#### [TASK REQUIREMENTS]
Please rewrite the records below, replacing "concrete curb" with "stone curb" and leaving everything else unchanged.

>> begin AVAILABLE DATA

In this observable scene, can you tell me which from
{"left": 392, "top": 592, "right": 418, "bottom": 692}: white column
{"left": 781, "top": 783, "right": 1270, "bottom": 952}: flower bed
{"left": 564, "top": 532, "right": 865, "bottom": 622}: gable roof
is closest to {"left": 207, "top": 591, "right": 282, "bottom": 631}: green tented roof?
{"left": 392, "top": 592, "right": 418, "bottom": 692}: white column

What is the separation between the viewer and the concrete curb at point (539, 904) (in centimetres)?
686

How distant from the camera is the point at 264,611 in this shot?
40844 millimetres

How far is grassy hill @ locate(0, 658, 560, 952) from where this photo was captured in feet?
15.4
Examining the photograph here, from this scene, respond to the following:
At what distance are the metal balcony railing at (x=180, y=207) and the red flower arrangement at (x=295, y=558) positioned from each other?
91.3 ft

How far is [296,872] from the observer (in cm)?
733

>> end AVAILABLE DATA

#### [SOLUTION]
In this observable scene, can you tell me which from
{"left": 392, "top": 592, "right": 418, "bottom": 692}: white column
{"left": 781, "top": 783, "right": 1270, "bottom": 952}: flower bed
{"left": 564, "top": 532, "right": 865, "bottom": 622}: gable roof
is closest to {"left": 207, "top": 591, "right": 282, "bottom": 631}: green tented roof?
{"left": 392, "top": 592, "right": 418, "bottom": 692}: white column

What is the separation between the viewer and the stone curb at point (539, 904) (in centimetres)?
686

How distant from the camera is the point at 264,611 in this shot?
40844 millimetres

How far is grassy hill @ locate(0, 658, 560, 952) from where this photo was captured in feet?
15.4
Examining the photograph here, from this scene, respond to the following:
At what distance are the metal balcony railing at (x=180, y=207) and the red flower arrangement at (x=295, y=558) positioned from each other?
91.3 ft

How far is [296,872] from the observer (in cm)?
733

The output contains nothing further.